Eisenstein series for $G_2$ and the symmetric cube Bloch--Kato conjecture

TL;DR

This paper constructs nontrivial elements in the Bloch--Kato Selmer group for symmetric cube Galois representations using $G_2$ Eisenstein series deformations, linking automorphic forms to special values of L-functions.

Contribution

It introduces a novel method of using deformations of $G_2$ Eisenstein series to study the Bloch--Kato conjecture for symmetric cube Galois representations.

Findings

Constructed a Selmer group element under certain hypotheses

Linked automorphic forms on $G_2$ to Galois representations

Provided detailed analysis of conjectures involved

Abstract

Let $F$ be a cuspidal eigenform of even weight and trivial nebentypus, let $p$ be a prime not dividing the level of $F$, and let $\rho_F$ be the $p$-adic Galois representation attached to $F$. Assume that the $L$-function attached to the symmetric cube of $\rho_F$ vanishes to odd order at its central point. Then under some mild hypotheses, and conditional on certain consequences of Arthur's conjectures, we construct a nontrivial element in the Bloch--Kato Selmer group of an appropriate twist of the symmetric cube of $\rho_F$, in accordance with the Bloch--Kato conjectures.

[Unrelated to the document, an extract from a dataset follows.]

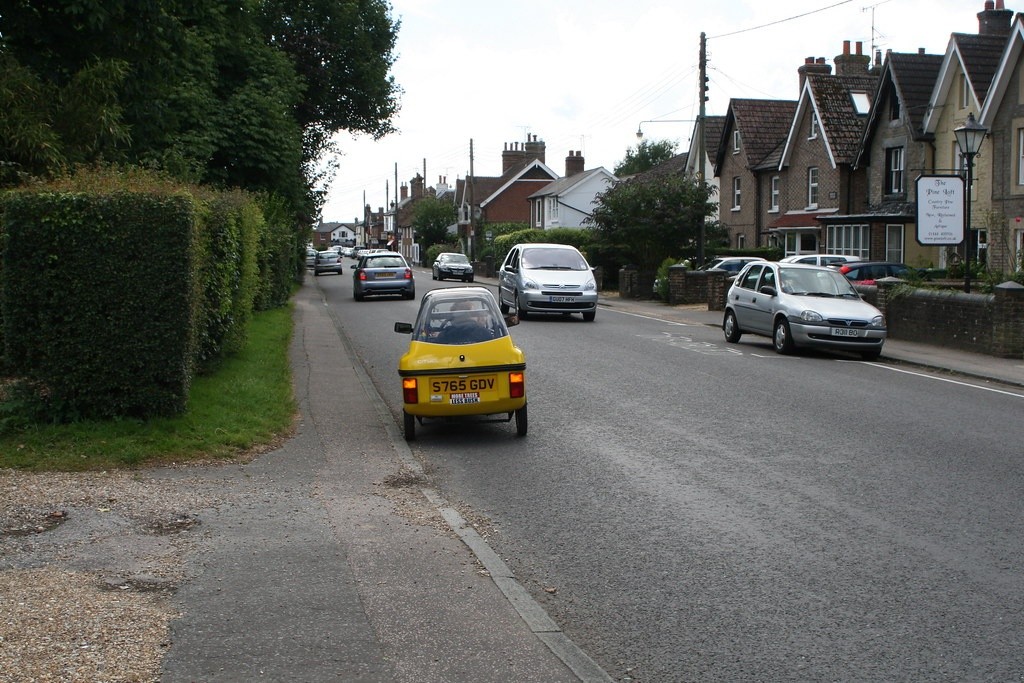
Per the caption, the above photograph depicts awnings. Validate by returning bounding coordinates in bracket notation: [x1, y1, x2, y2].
[768, 207, 839, 240]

Our technique is based on the method of Skinner and Urban. We construct a class in the appropriate Selmer group by $p$-adically deforming Eisenstein series for the exceptional group $G_2$ in a generically cuspidal family and then studying a lattice in the corresponding family of $G_2$-Galois representations. We also make a detailed study of the specific conjectures used and explain how one might try to prove them.